Two vertical wings protrude far from the body of the building. When opened, the shutters and window panes become one single element. The supports of the house are firmly clamped into the ground and therefore made of particularly strong locust wood. The use of oak in the interior reminds of its geographical location in Germany, while the steel staircase recalls Erwin Heerich's buildings.


How will the Tea House be used?

The Foundation organizes tea ceremonies for up to four people on specific days. Unlike most Japanese tea rooms, Ein Stein Teehaus features a table along which visitors sit on a bench that follows the shape of the curved wall. The large window that opens onto the surrounding nature allowed until recently to hold ceremonies, but for the time being everything has been put on hold.


Following the Covid restrictions, has the Insel Hombroich Foundation organized any online programs?

In our opinion, the experience of a visit to the Insel Hombroich Museum cannot be replaced by a virtual experience. However, we are going to give online visibility to our collections and activities in detail. In any case, this is not a direct response to the current situation.


Anatol Herzfeld's studio.


What are the next projects / exhibitions / publications in the pipeline?

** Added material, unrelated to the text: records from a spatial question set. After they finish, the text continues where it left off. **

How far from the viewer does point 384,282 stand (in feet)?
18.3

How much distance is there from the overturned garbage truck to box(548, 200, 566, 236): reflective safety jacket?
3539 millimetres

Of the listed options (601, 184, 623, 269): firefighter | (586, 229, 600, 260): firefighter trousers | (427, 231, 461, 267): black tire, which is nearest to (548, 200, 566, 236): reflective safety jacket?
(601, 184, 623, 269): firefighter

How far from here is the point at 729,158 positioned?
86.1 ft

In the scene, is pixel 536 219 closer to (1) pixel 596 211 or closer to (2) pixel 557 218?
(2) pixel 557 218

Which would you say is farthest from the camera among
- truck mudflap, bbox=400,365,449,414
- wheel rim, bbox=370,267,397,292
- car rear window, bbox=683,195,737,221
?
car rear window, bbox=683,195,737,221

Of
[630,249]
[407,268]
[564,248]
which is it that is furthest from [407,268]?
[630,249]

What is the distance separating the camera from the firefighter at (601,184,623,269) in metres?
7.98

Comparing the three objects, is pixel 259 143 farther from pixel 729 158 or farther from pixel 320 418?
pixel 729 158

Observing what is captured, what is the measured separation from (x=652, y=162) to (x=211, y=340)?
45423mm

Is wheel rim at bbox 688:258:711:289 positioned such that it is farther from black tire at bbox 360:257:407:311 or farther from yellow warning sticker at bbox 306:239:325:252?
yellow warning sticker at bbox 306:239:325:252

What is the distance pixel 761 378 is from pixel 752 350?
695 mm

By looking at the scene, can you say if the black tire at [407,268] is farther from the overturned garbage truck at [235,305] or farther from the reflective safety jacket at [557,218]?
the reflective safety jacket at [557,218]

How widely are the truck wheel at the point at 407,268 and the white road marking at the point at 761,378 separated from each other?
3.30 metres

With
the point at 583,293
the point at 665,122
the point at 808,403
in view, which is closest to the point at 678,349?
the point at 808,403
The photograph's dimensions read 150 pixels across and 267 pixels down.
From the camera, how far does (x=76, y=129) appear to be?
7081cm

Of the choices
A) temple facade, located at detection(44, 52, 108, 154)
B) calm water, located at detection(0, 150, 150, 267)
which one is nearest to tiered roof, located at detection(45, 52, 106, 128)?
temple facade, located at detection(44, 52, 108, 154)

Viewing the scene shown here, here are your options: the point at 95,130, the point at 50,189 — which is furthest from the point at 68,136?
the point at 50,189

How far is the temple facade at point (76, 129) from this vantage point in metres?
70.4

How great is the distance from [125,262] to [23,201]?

In early 2021 the Foundation will publish Terunobu Fujimori. Ein Stein Teahouse, a book to celebrate the construction of the Teahouse. In April, we will open an exhibition on Jean Fautrier's work from our own collection and an exhibition with the Polish photographer Joana Piotrowska. In the course of the year, we plan to stage a performance project by the young artist Harkeerat Mangat.

Kirkeby Field. The three chapels (2003), The Kahmen Collection (2006) and Feld-Haus - The museum of popular prints (2009).